Written task:
Copy out all of the material below word for word, keeping every line as it stands.

Data shown:
Begin

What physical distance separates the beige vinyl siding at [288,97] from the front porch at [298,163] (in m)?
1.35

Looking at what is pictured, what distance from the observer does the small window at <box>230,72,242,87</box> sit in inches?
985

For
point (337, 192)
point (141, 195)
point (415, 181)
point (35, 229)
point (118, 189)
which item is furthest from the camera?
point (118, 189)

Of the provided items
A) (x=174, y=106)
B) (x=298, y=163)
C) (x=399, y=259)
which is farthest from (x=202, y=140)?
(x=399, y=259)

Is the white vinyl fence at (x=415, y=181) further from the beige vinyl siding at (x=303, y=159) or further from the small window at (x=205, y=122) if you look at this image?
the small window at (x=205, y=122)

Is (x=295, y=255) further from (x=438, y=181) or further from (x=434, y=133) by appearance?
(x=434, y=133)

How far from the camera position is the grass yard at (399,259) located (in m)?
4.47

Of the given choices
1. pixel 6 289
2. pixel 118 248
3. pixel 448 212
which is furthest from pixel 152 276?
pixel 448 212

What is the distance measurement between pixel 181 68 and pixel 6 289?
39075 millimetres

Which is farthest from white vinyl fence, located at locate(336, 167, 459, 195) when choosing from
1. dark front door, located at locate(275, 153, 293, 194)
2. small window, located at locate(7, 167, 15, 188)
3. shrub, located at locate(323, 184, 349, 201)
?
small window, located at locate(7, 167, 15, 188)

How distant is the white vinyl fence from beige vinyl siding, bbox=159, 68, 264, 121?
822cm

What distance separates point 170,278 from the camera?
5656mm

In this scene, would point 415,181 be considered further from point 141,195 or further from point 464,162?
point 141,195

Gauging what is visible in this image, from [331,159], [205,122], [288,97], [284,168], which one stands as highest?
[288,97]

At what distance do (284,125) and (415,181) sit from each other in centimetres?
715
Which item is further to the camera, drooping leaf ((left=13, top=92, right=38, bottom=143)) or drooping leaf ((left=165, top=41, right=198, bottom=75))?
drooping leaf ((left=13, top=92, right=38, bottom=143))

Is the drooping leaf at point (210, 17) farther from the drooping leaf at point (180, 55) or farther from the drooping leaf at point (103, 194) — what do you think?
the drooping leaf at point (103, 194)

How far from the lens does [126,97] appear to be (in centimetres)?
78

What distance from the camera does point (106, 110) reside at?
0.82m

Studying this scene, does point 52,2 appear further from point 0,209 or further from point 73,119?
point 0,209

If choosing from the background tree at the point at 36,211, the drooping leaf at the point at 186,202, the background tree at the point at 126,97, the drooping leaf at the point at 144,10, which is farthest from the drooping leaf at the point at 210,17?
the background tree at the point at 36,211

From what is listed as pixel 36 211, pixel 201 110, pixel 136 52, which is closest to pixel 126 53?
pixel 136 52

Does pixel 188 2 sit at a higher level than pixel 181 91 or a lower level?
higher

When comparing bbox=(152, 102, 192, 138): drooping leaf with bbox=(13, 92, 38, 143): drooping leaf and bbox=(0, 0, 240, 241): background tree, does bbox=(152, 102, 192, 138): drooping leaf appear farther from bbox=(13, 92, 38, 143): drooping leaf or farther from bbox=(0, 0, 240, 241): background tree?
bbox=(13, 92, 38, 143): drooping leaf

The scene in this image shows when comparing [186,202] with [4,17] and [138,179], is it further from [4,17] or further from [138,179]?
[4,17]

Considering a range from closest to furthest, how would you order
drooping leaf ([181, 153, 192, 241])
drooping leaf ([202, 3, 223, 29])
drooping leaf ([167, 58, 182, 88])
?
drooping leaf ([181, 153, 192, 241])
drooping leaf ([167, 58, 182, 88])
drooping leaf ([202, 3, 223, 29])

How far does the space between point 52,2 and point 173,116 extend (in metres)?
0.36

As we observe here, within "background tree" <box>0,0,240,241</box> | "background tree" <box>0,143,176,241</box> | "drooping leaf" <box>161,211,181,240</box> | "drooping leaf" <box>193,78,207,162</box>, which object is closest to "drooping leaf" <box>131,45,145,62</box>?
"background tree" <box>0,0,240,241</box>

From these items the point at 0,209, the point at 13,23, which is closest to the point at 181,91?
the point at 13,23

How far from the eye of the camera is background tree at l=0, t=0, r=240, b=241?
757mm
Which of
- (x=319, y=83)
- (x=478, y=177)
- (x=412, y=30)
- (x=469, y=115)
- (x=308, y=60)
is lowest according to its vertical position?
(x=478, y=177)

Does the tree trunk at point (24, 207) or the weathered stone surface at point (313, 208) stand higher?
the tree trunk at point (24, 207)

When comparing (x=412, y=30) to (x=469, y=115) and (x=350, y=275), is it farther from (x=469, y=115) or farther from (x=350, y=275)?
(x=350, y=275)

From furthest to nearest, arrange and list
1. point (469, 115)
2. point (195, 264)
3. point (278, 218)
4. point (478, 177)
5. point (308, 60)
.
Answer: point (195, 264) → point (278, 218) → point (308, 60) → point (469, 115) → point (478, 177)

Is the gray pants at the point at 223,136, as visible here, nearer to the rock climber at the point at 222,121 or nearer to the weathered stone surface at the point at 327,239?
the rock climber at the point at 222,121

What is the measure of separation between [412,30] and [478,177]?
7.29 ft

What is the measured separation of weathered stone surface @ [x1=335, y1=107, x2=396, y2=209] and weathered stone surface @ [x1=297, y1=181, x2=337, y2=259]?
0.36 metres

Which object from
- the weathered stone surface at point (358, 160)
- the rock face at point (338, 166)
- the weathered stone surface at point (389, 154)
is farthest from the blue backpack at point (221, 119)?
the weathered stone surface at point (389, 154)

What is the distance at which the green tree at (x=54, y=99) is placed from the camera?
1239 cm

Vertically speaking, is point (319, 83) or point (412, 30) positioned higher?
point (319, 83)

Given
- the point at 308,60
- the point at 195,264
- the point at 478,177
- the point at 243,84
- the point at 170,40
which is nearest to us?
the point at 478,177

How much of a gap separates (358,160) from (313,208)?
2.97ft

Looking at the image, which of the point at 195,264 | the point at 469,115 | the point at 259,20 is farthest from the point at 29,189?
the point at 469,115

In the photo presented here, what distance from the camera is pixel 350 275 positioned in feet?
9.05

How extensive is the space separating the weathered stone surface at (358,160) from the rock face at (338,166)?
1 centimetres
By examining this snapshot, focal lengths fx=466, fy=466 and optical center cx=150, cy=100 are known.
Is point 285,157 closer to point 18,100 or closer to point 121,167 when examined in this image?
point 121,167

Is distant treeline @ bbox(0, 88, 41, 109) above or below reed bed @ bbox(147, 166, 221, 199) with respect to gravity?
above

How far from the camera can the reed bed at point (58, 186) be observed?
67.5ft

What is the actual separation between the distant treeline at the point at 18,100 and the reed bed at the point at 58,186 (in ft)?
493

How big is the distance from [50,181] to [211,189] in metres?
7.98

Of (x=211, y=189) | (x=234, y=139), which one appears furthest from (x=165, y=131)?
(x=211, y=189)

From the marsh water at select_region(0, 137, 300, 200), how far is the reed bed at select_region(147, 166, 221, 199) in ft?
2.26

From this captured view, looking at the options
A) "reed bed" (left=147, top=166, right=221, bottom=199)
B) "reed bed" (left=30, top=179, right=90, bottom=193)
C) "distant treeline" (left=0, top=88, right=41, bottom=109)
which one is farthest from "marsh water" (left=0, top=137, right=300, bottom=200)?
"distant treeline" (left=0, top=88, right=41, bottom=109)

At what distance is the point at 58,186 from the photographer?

End

Exercise response:
What physical distance separates the beige vinyl siding at [288,97] from the front porch at [298,163] (in m)?
1.35

Looking at what is pictured, what distance from the observer does the small window at <box>230,72,242,87</box> sit in inches?
985

For
point (337, 192)
point (141, 195)
point (415, 181)
point (35, 229)
point (118, 189)
which item is furthest from the camera?
point (118, 189)

Of the provided items
A) (x=174, y=106)
B) (x=298, y=163)
C) (x=399, y=259)
which is farthest from (x=202, y=140)?
(x=399, y=259)

Is the white vinyl fence at (x=415, y=181) further from the beige vinyl siding at (x=303, y=159) or further from the small window at (x=205, y=122) if you look at this image?
the small window at (x=205, y=122)

Is (x=295, y=255) further from (x=438, y=181) or further from (x=434, y=133) by appearance?
(x=434, y=133)

How far from the camera position is the grass yard at (399,259) located (in m)?
4.47

Of the given choices
1. pixel 6 289
2. pixel 118 248
3. pixel 448 212
which is furthest from pixel 152 276?
pixel 448 212

What is the distance measurement between pixel 181 68 and pixel 6 289?
39075 millimetres

Which is farthest from white vinyl fence, located at locate(336, 167, 459, 195) when choosing from
1. dark front door, located at locate(275, 153, 293, 194)
2. small window, located at locate(7, 167, 15, 188)
3. shrub, located at locate(323, 184, 349, 201)
?
small window, located at locate(7, 167, 15, 188)

How distant is the white vinyl fence from beige vinyl siding, bbox=159, 68, 264, 121?
822cm

What distance separates point 170,278 from the camera?
5656mm

In this scene, would point 415,181 be considered further from point 141,195 or further from point 464,162?
point 141,195

Gauging what is visible in this image, from [331,159], [205,122], [288,97], [284,168], which one stands as highest?
[288,97]

At what distance do (284,125) and (415,181) sit from each other in centimetres?
715
Which item is further to the camera, drooping leaf ((left=13, top=92, right=38, bottom=143)) or drooping leaf ((left=165, top=41, right=198, bottom=75))?
drooping leaf ((left=13, top=92, right=38, bottom=143))

Is the drooping leaf at point (210, 17) farther from the drooping leaf at point (180, 55) or farther from the drooping leaf at point (103, 194) — what do you think?
the drooping leaf at point (103, 194)

How far from the lens does [126,97] appear to be (in centimetres)?
78

What distance from the camera does point (106, 110) reside at?
0.82m

Studying this scene, does point 52,2 appear further from point 0,209 or further from point 73,119?
point 0,209

If choosing from the background tree at the point at 36,211, the drooping leaf at the point at 186,202, the background tree at the point at 126,97, the drooping leaf at the point at 144,10, which is farthest from the drooping leaf at the point at 210,17?
the background tree at the point at 36,211

From what is listed as pixel 36 211, pixel 201 110, pixel 136 52, which is closest to pixel 126 53?
pixel 136 52

Does pixel 188 2 sit at a higher level than pixel 181 91 or a lower level?
higher

When comparing bbox=(152, 102, 192, 138): drooping leaf with bbox=(13, 92, 38, 143): drooping leaf and bbox=(0, 0, 240, 241): background tree, does bbox=(152, 102, 192, 138): drooping leaf appear farther from bbox=(13, 92, 38, 143): drooping leaf or farther from bbox=(0, 0, 240, 241): background tree?
bbox=(13, 92, 38, 143): drooping leaf

The scene in this image shows when comparing [186,202] with [4,17] and [138,179], is it further from [4,17] or further from [138,179]?
[4,17]

Considering a range from closest to furthest, how would you order
drooping leaf ([181, 153, 192, 241])
drooping leaf ([202, 3, 223, 29])
drooping leaf ([167, 58, 182, 88])
?
drooping leaf ([181, 153, 192, 241])
drooping leaf ([167, 58, 182, 88])
drooping leaf ([202, 3, 223, 29])

How far does the space between point 52,2 and point 173,116 extend (in metres)?
0.36

As we observe here, within "background tree" <box>0,0,240,241</box> | "background tree" <box>0,143,176,241</box> | "drooping leaf" <box>161,211,181,240</box> | "drooping leaf" <box>193,78,207,162</box>, which object is closest to "drooping leaf" <box>131,45,145,62</box>?
"background tree" <box>0,0,240,241</box>

From these items the point at 0,209, the point at 13,23, which is closest to the point at 181,91?
the point at 13,23

How far from the eye of the camera is background tree at l=0, t=0, r=240, b=241?
757mm
Which of
- (x=319, y=83)
- (x=478, y=177)
- (x=412, y=30)
- (x=469, y=115)
- (x=308, y=60)
is lowest according to its vertical position?
(x=478, y=177)

Does the tree trunk at point (24, 207) or the weathered stone surface at point (313, 208) stand higher?
the tree trunk at point (24, 207)

When comparing (x=412, y=30) to (x=469, y=115) and (x=350, y=275), is it farther from (x=469, y=115) or farther from (x=350, y=275)?
(x=350, y=275)

From furthest to nearest, arrange and list
1. point (469, 115)
2. point (195, 264)
3. point (278, 218)
4. point (478, 177)
5. point (308, 60)
.
Answer: point (195, 264) → point (278, 218) → point (308, 60) → point (469, 115) → point (478, 177)

Is the gray pants at the point at 223,136, as visible here, nearer to the rock climber at the point at 222,121 or nearer to the weathered stone surface at the point at 327,239?
the rock climber at the point at 222,121

What is the measure of separation between [412,30] and [478,177]?
7.29 ft

What is the measured separation of weathered stone surface @ [x1=335, y1=107, x2=396, y2=209] and weathered stone surface @ [x1=297, y1=181, x2=337, y2=259]?
0.36 metres

Which object from
- the weathered stone surface at point (358, 160)
- the rock face at point (338, 166)
- the weathered stone surface at point (389, 154)
is farthest from the blue backpack at point (221, 119)?
the weathered stone surface at point (389, 154)

What is the distance at which the green tree at (x=54, y=99) is placed from the camera?
1239 cm

Vertically speaking, is point (319, 83) or point (412, 30) positioned higher?
point (319, 83)

Given
- the point at 308,60
- the point at 195,264
- the point at 478,177
- the point at 243,84
- the point at 170,40
which is nearest to us?
the point at 478,177

How much of a gap separates (358,160) from (313,208)?
2.97ft

Looking at the image, which of the point at 195,264 | the point at 469,115 | the point at 259,20 is farthest from the point at 29,189?
the point at 469,115

In the photo presented here, what distance from the camera is pixel 350 275 positioned in feet?
9.05

How extensive is the space separating the weathered stone surface at (358,160) from the rock face at (338,166)?
1 centimetres
By examining this snapshot, focal lengths fx=466, fy=466 and optical center cx=150, cy=100 are known.
Is point 285,157 closer to point 18,100 or closer to point 121,167 when examined in this image?
point 121,167

Is distant treeline @ bbox(0, 88, 41, 109) above or below reed bed @ bbox(147, 166, 221, 199) with respect to gravity?
above

How far from the camera can the reed bed at point (58, 186) be observed?
67.5ft

What is the actual separation between the distant treeline at the point at 18,100 and the reed bed at the point at 58,186 (in ft)?
493

How big is the distance from [50,181] to [211,189] in metres?
7.98

Of (x=211, y=189) | (x=234, y=139), which one appears furthest from (x=165, y=131)?
(x=211, y=189)

From the marsh water at select_region(0, 137, 300, 200), how far is the reed bed at select_region(147, 166, 221, 199) in ft?
2.26

From this captured view, looking at the options
A) "reed bed" (left=147, top=166, right=221, bottom=199)
B) "reed bed" (left=30, top=179, right=90, bottom=193)
C) "distant treeline" (left=0, top=88, right=41, bottom=109)
which one is farthest from "marsh water" (left=0, top=137, right=300, bottom=200)?
"distant treeline" (left=0, top=88, right=41, bottom=109)

At what distance is the point at 58,186 from the photographer?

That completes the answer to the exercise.